- Source passage
:::

One of the operating assumptions at UVA, that I’m not sure we need to follow, was that online courses would, as nearly as possible, duplicate the classroom experience:

• Real time (synchronous) online sessions therefore involved almost as many “classroom” hours as you would have on campus for a full semester course. We used a UVA adaptation of Blackboard Collaborate, incorporating most of the activities that would be expected in a traditional classroom session, except that lectures were brief and infrequent. Student presentations went very well (there were 12-15 students in the class), as they quickly learned how to show power point presentations on the white board and link to video material from the web. I did learn that animations embedded in power point presentations didn’t transfer to the white board, and electing the “show desktop” option in order to maintain those features meant being unable to see student chat during the presentation, so I decided the animations could be sacrificed. Another tip: During one class session my mike shorted out, and it was only by noticing distressed comments in the chat box that I realized I wasn’t being heard, so do remember to monitor the chat box during Blackboard presentations.
• Virtual office hours enabled students to “drop in” at posted hours – and I was surprised to find students using those hours more readily than students use my real office hours on campus! I’m looking at using that model, but with my office connection using Google Talk rather than Blackboard.

:::

- Given material

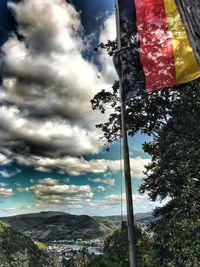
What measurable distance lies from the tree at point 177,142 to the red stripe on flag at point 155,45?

:::

- Written task
Continue the passage about running online courses at UVA, starting right after its last sentence and not drawing on the data.

- Final result
• Quizzes were posted on Blackboard, as well as the usual discussion boards. Live links to video material were also provided.

One feature I found especially helpful for students was a “Lessons” page (part of UVA’s modification of Blackboard), where topics, tests, and resources materials were listed in a weekly calendar format with live links to all the related materials (tests, video materials, discussion boards etc.) for that week. This feature enabled students to quickly see what material should be completed in any given week. There were sometimes glitches, where links were broken and had to be reestablished, but overall students found it a helpful tool. The tests I created sometimes had problems with the automatic grading, especially when I used multiple choice items, but short answer questions worked well.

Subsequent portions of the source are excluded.